■ Selección ■
* * * * * * *
Pasar por encima de los otros, ¿un derecho?

Boris Berenzon Gorn

Boris Berenzon Gorn.

En la época de la web 2.0 las noticias falsas y la manipulación de la información trastocan todo. La forma en que nos integramos a la masa y nos empoderamos desde ella —tanto para fines idealistas como para mostrar una autoasignada superioridad moral— empaña también nuestra razón. No son pocos los casos en que nos descubrimos en un pedestal en el cual aseguramos que cualquiera que sea nuestro reclamo tiene el peso de la legitimidad. No es sólo nuestra culpa, hay que decirlo; esa actitud viene respaldada por la colectividad o por alguna figura pública que, ostentando un gran poder, les da la bendición a nuestras disparatadas acciones. Es en el seno de ese fenómeno que vemos nacer toda clase de quimeras, como algunas malas concepciones de los derechos humanos que, curiosamente, son sustancialmente opuestos a ellos.

Un ideal noble y profundo es la semilla de la que surgen los derechos humanos. Aunque estos fueron reconocidos internacionalmente, con algo muy cercano al consenso, hasta mediados del siglo pasado, lo cierto es que su raíz puede encontrarse siglos atrás. La meta de crear una sociedad donde todas las personas seamos libres e iguales —al menos en lo tocante a oportunidades mínimas— siempre ha estado en el horizonte. A veces ha sido olvidada o entendida de formas profundamente problemáticas, pero nunca ha desaparecido del todo.

La conceptualización que hemos alcanzado hoy nos permite entenderlos como una herramienta para conseguir el pleno desarrollo de todas las personas. Sin limitaciones de ningún tipo. Ni económicas, ni políticas. Ni discriminatorias, ni fundamentadas en el prejuicio. Por su propia naturaleza, los derechos humanos no son privilegios. No son el tesoro de un grupo exclusivo y su lógica se basa en la igualdad. No importa que tan distintas sean nuestras ideas, nuestras condiciones, en teoría, pertenecen a todos. La sola idea de que sean el arma o el instrumento con el que un grupo se coloque por encima de otros es contraria a su lógica interna.
* * * * * * *
■ Datos ■

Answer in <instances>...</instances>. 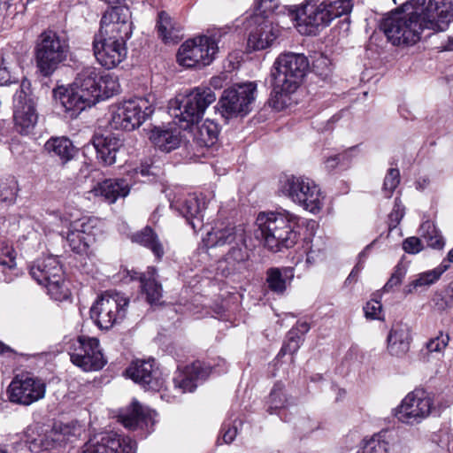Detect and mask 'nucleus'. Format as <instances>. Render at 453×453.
<instances>
[{
    "label": "nucleus",
    "mask_w": 453,
    "mask_h": 453,
    "mask_svg": "<svg viewBox=\"0 0 453 453\" xmlns=\"http://www.w3.org/2000/svg\"><path fill=\"white\" fill-rule=\"evenodd\" d=\"M130 18L128 7L119 4L108 8L101 19L93 50L97 62L106 69L117 67L127 58L126 42L132 35Z\"/></svg>",
    "instance_id": "f03ea898"
},
{
    "label": "nucleus",
    "mask_w": 453,
    "mask_h": 453,
    "mask_svg": "<svg viewBox=\"0 0 453 453\" xmlns=\"http://www.w3.org/2000/svg\"><path fill=\"white\" fill-rule=\"evenodd\" d=\"M69 44L55 31L42 32L35 46L37 66L43 76L50 75L67 58Z\"/></svg>",
    "instance_id": "9b49d317"
},
{
    "label": "nucleus",
    "mask_w": 453,
    "mask_h": 453,
    "mask_svg": "<svg viewBox=\"0 0 453 453\" xmlns=\"http://www.w3.org/2000/svg\"><path fill=\"white\" fill-rule=\"evenodd\" d=\"M92 144L97 158L104 165H111L116 162L117 152L123 145L121 139L113 134H95Z\"/></svg>",
    "instance_id": "a878e982"
},
{
    "label": "nucleus",
    "mask_w": 453,
    "mask_h": 453,
    "mask_svg": "<svg viewBox=\"0 0 453 453\" xmlns=\"http://www.w3.org/2000/svg\"><path fill=\"white\" fill-rule=\"evenodd\" d=\"M400 183V172L396 168H390L384 179L383 192L385 196L391 197L394 190L397 188Z\"/></svg>",
    "instance_id": "de8ad7c7"
},
{
    "label": "nucleus",
    "mask_w": 453,
    "mask_h": 453,
    "mask_svg": "<svg viewBox=\"0 0 453 453\" xmlns=\"http://www.w3.org/2000/svg\"><path fill=\"white\" fill-rule=\"evenodd\" d=\"M439 445L449 453H453V432L441 431Z\"/></svg>",
    "instance_id": "bf43d9fd"
},
{
    "label": "nucleus",
    "mask_w": 453,
    "mask_h": 453,
    "mask_svg": "<svg viewBox=\"0 0 453 453\" xmlns=\"http://www.w3.org/2000/svg\"><path fill=\"white\" fill-rule=\"evenodd\" d=\"M351 9L350 2H305L291 10L290 15L302 34L313 35L335 18L349 13Z\"/></svg>",
    "instance_id": "423d86ee"
},
{
    "label": "nucleus",
    "mask_w": 453,
    "mask_h": 453,
    "mask_svg": "<svg viewBox=\"0 0 453 453\" xmlns=\"http://www.w3.org/2000/svg\"><path fill=\"white\" fill-rule=\"evenodd\" d=\"M234 243L235 245L231 248L225 257L224 263L227 265V273H234L237 269V265H241L248 258V251L244 245V240L242 242L235 241Z\"/></svg>",
    "instance_id": "ea45409f"
},
{
    "label": "nucleus",
    "mask_w": 453,
    "mask_h": 453,
    "mask_svg": "<svg viewBox=\"0 0 453 453\" xmlns=\"http://www.w3.org/2000/svg\"><path fill=\"white\" fill-rule=\"evenodd\" d=\"M299 218L284 211L283 212H261L257 218V235L260 237L265 246L278 252L282 249L292 248L298 240Z\"/></svg>",
    "instance_id": "39448f33"
},
{
    "label": "nucleus",
    "mask_w": 453,
    "mask_h": 453,
    "mask_svg": "<svg viewBox=\"0 0 453 453\" xmlns=\"http://www.w3.org/2000/svg\"><path fill=\"white\" fill-rule=\"evenodd\" d=\"M180 127L169 126L154 127L150 135L156 148L164 152H170L179 148L181 142Z\"/></svg>",
    "instance_id": "bb28decb"
},
{
    "label": "nucleus",
    "mask_w": 453,
    "mask_h": 453,
    "mask_svg": "<svg viewBox=\"0 0 453 453\" xmlns=\"http://www.w3.org/2000/svg\"><path fill=\"white\" fill-rule=\"evenodd\" d=\"M452 19L453 2H404L383 26L394 45H413L425 29L444 31Z\"/></svg>",
    "instance_id": "f257e3e1"
},
{
    "label": "nucleus",
    "mask_w": 453,
    "mask_h": 453,
    "mask_svg": "<svg viewBox=\"0 0 453 453\" xmlns=\"http://www.w3.org/2000/svg\"><path fill=\"white\" fill-rule=\"evenodd\" d=\"M309 68L303 54L288 52L280 54L273 64V106L278 110L287 104L288 96L296 92Z\"/></svg>",
    "instance_id": "20e7f679"
},
{
    "label": "nucleus",
    "mask_w": 453,
    "mask_h": 453,
    "mask_svg": "<svg viewBox=\"0 0 453 453\" xmlns=\"http://www.w3.org/2000/svg\"><path fill=\"white\" fill-rule=\"evenodd\" d=\"M90 193L103 197L107 203H113L119 197H125L129 193L128 183L122 179L105 180L95 186Z\"/></svg>",
    "instance_id": "c756f323"
},
{
    "label": "nucleus",
    "mask_w": 453,
    "mask_h": 453,
    "mask_svg": "<svg viewBox=\"0 0 453 453\" xmlns=\"http://www.w3.org/2000/svg\"><path fill=\"white\" fill-rule=\"evenodd\" d=\"M303 342L301 335H297L295 330H289L287 334V339L282 348L280 349L278 356H284L287 354L294 355L297 352Z\"/></svg>",
    "instance_id": "49530a36"
},
{
    "label": "nucleus",
    "mask_w": 453,
    "mask_h": 453,
    "mask_svg": "<svg viewBox=\"0 0 453 453\" xmlns=\"http://www.w3.org/2000/svg\"><path fill=\"white\" fill-rule=\"evenodd\" d=\"M156 412L146 406L142 405L134 399L131 404L119 415V421L128 429H135L140 426H148L154 424Z\"/></svg>",
    "instance_id": "393cba45"
},
{
    "label": "nucleus",
    "mask_w": 453,
    "mask_h": 453,
    "mask_svg": "<svg viewBox=\"0 0 453 453\" xmlns=\"http://www.w3.org/2000/svg\"><path fill=\"white\" fill-rule=\"evenodd\" d=\"M411 330L407 324L398 323L392 326L388 336V350L392 356L403 357L410 349Z\"/></svg>",
    "instance_id": "c85d7f7f"
},
{
    "label": "nucleus",
    "mask_w": 453,
    "mask_h": 453,
    "mask_svg": "<svg viewBox=\"0 0 453 453\" xmlns=\"http://www.w3.org/2000/svg\"><path fill=\"white\" fill-rule=\"evenodd\" d=\"M256 90L254 82L238 84L226 89L218 103L222 117L228 120L250 112L256 98Z\"/></svg>",
    "instance_id": "dca6fc26"
},
{
    "label": "nucleus",
    "mask_w": 453,
    "mask_h": 453,
    "mask_svg": "<svg viewBox=\"0 0 453 453\" xmlns=\"http://www.w3.org/2000/svg\"><path fill=\"white\" fill-rule=\"evenodd\" d=\"M30 274L38 284L47 288L48 294L56 301L69 297L70 291L63 279V270L59 260L55 256L38 258L30 266Z\"/></svg>",
    "instance_id": "f8f14e48"
},
{
    "label": "nucleus",
    "mask_w": 453,
    "mask_h": 453,
    "mask_svg": "<svg viewBox=\"0 0 453 453\" xmlns=\"http://www.w3.org/2000/svg\"><path fill=\"white\" fill-rule=\"evenodd\" d=\"M434 409V396L423 389H415L392 410V414L399 422L414 426L428 418Z\"/></svg>",
    "instance_id": "4468645a"
},
{
    "label": "nucleus",
    "mask_w": 453,
    "mask_h": 453,
    "mask_svg": "<svg viewBox=\"0 0 453 453\" xmlns=\"http://www.w3.org/2000/svg\"><path fill=\"white\" fill-rule=\"evenodd\" d=\"M273 2H257L255 7V28L251 30L248 46L254 50L270 47L279 35V29L269 19L273 12Z\"/></svg>",
    "instance_id": "f3484780"
},
{
    "label": "nucleus",
    "mask_w": 453,
    "mask_h": 453,
    "mask_svg": "<svg viewBox=\"0 0 453 453\" xmlns=\"http://www.w3.org/2000/svg\"><path fill=\"white\" fill-rule=\"evenodd\" d=\"M142 292L146 296V300L150 304L159 303L163 296L162 285L157 280L155 267H148L147 271L139 274Z\"/></svg>",
    "instance_id": "2f4dec72"
},
{
    "label": "nucleus",
    "mask_w": 453,
    "mask_h": 453,
    "mask_svg": "<svg viewBox=\"0 0 453 453\" xmlns=\"http://www.w3.org/2000/svg\"><path fill=\"white\" fill-rule=\"evenodd\" d=\"M277 194L311 213L319 212L326 196L319 186L304 175L281 174L277 183Z\"/></svg>",
    "instance_id": "0eeeda50"
},
{
    "label": "nucleus",
    "mask_w": 453,
    "mask_h": 453,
* * * * * * *
■ Instrucciones ■
Indique si cada afirmación concuerda con la selección; responda sí o no y cite literalmente las palabras de la selección que lo deciden. (a) El reconocimiento internacional de los derechos humanos llegó a mediados del siglo pasado. (b) Los derechos humanos constituyen privilegios de un grupo exclusivo. (c) La meta de una sociedad de personas libres e iguales ha desaparecido por completo.

■ Respuesta ■
(a) Sí: "fueron reconocidos internacionalmente, con algo muy cercano al consenso, hasta mediados del siglo pasado".
(b) No: "los derechos humanos no son privilegios. No son el tesoro de un grupo exclusivo".
(c) No: "nunca ha desaparecido del todo".